Article:
# BBB booting from SD



## Dean F. (Aug 20, 2016)

Hello all,

I recently acquired a Beaglebone Black to have something small to hack on in my spare time.  I have it running the latest FreeBSD 10.3-STABLE image off of the SD card just fine.  My issue is that it still requires me to press the 'boot' button in order to load from the SD card, even after I removed the 'active' attribute from the FAT partition on the eMMC, following the instructions on the FreeBSD wiki.

I've looked around for other hints on what I might want to try.  At some point, I may just flash the eMMC and install FreeBSD natively on there, however I wanted to just leave it alone for now. Has anyone else encountered this, and if so what was the solution (if there is one)? Any advice would be greatly appreciated.


----------



## Phishfry (Aug 20, 2016)

I have not encountered that.
My procedure: Wipe card with zeros
Write Image from workstation to card with usb-microSD adapter
Insert card in BBB and enjoy. On first run the file system will automatically grow to fit the size of the media used. 

There is a copy_to_emmc script to copy your install over.

Are you using Windows to write image?


----------



## Phishfry (Aug 20, 2016)

I am unsure what the wiki says but you do nothing to the disk. Write image and use. On first use boot may appear stalled while it resizes. GrowFS takes some time and has no visual output. Time depends on SD card size and speed.

My emmc does not have a bootable install on it so it may act differently than yours.


----------



## Dean F. (Aug 21, 2016)

I did nothing to the disk, merely took the image, did a 'dd' from zsh on my Mac with the uSD in an SD adapter, as per usual, then inserted the card in the BBB and booted.  FreeBSD loads fine off of the uSD card, so long as I press the 'boot' button.

Goal of the exercise:
Condense the paragraph of the thread that begins "I recently acquired a Beaglebone Black" into a short bulleted list that keeps its main facts. The lines after this thread are separate material and have no connection to it.

Information shown:
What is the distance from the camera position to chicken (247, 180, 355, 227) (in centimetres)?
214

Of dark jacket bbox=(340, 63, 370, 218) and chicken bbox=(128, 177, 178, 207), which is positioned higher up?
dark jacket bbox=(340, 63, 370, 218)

Correct output:
- A Beaglebone Black was acquired for small spare-time hacking.
- It runs the latest FreeBSD 10.3-STABLE image from the SD card without trouble.
- Loading from the SD card still requires pressing the 'boot' button.
- This persists even after removing the 'active' attribute from the FAT partition on the eMMC, as the FreeBSD wiki instructs.